DATA IN THIS EXERCISE –

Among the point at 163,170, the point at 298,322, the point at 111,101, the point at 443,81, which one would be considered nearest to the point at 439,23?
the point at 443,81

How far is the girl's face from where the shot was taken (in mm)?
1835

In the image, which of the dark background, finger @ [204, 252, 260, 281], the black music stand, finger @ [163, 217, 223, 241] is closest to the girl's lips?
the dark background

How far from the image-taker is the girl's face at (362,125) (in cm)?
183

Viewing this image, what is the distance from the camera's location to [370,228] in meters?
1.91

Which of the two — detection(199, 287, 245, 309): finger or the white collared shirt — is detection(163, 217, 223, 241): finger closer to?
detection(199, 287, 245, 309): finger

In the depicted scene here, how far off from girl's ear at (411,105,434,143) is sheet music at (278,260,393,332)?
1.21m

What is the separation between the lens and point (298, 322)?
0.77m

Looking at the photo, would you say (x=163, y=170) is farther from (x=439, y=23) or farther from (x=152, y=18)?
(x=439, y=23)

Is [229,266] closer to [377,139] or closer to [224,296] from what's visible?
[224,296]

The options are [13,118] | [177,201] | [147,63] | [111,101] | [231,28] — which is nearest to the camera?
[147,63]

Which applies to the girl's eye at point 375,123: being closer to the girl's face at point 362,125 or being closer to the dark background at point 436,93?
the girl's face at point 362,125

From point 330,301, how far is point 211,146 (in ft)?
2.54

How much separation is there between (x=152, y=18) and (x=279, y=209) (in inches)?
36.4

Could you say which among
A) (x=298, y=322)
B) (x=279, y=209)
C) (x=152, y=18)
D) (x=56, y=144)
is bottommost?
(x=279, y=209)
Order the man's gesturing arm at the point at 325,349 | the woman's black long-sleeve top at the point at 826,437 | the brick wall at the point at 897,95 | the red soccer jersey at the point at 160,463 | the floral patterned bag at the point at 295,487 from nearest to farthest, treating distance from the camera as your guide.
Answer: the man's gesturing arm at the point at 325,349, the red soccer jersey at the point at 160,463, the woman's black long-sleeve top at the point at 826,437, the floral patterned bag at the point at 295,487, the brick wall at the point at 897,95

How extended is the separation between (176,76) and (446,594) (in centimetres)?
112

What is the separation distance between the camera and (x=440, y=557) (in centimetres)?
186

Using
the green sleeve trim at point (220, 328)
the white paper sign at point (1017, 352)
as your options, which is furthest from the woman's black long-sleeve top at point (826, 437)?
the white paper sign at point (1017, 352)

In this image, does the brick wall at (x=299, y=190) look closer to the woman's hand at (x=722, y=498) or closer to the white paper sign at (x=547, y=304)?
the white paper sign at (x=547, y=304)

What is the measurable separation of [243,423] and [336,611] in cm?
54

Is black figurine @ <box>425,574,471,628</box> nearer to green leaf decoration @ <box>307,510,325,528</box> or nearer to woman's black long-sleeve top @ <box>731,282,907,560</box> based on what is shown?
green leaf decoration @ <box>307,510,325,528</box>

TASK DIRECTIONS – Reproduce every row above word for word, without changing any line.

WRITTEN REPLY –
Among the point at 163,170, the point at 298,322, the point at 111,101, the point at 443,81, which one would be considered nearest to the point at 439,23?
the point at 443,81

How far is the girl's face from where the shot was taken (in mm)?
1835

In the image, which of the dark background, finger @ [204, 252, 260, 281], the black music stand, finger @ [163, 217, 223, 241] is closest to the girl's lips?
the dark background

How far from the image-taker is the girl's face at (362,125) (in cm)?
183

Viewing this image, what is the distance from the camera's location to [370,228] in meters?
1.91

Which of the two — detection(199, 287, 245, 309): finger or the white collared shirt — is detection(163, 217, 223, 241): finger closer to?
detection(199, 287, 245, 309): finger

In the depicted scene here, how far off from girl's ear at (411,105,434,143) is sheet music at (278,260,393,332)?
1.21m

What is the separation between the lens and point (298, 322)?
0.77m

Looking at the photo, would you say (x=163, y=170) is farther from (x=439, y=23) or farther from (x=152, y=18)?
(x=439, y=23)

Is [229,266] closer to [377,139] or closer to [224,296] from what's visible?
[224,296]

The options are [13,118] | [177,201] | [147,63] | [111,101] | [231,28] — which is nearest to the camera?
[147,63]

Which applies to the girl's eye at point 375,123: being closer to the girl's face at point 362,125 or being closer to the dark background at point 436,93?
the girl's face at point 362,125

From point 330,301, how far is point 211,146 (in ft)?
2.54

How much separation is there between (x=152, y=18) and (x=279, y=209) (in inches)?
36.4

Could you say which among
A) (x=298, y=322)
B) (x=279, y=209)
C) (x=152, y=18)
D) (x=56, y=144)
is bottommost?
(x=279, y=209)
Order the man's gesturing arm at the point at 325,349 | the woman's black long-sleeve top at the point at 826,437 | the brick wall at the point at 897,95 | the red soccer jersey at the point at 160,463 | the floral patterned bag at the point at 295,487 from nearest to farthest, treating distance from the camera as your guide.
Answer: the man's gesturing arm at the point at 325,349, the red soccer jersey at the point at 160,463, the woman's black long-sleeve top at the point at 826,437, the floral patterned bag at the point at 295,487, the brick wall at the point at 897,95

How extended is the separation between (176,76) and (446,594) (in centimetres)?
112

What is the separation distance between the camera and (x=440, y=557) (in centimetres)?
186

Using
the green sleeve trim at point (220, 328)
the white paper sign at point (1017, 352)
as your options, which is furthest from the woman's black long-sleeve top at point (826, 437)?
the white paper sign at point (1017, 352)

In this image, does the brick wall at (x=299, y=190) look closer to the woman's hand at (x=722, y=498) or closer to the white paper sign at (x=547, y=304)?
the white paper sign at (x=547, y=304)

What is the measurable separation of [243,423] and [336,611] in cm?
54

Is black figurine @ <box>425,574,471,628</box> nearer to green leaf decoration @ <box>307,510,325,528</box> or nearer to woman's black long-sleeve top @ <box>731,282,907,560</box> based on what is shown?
green leaf decoration @ <box>307,510,325,528</box>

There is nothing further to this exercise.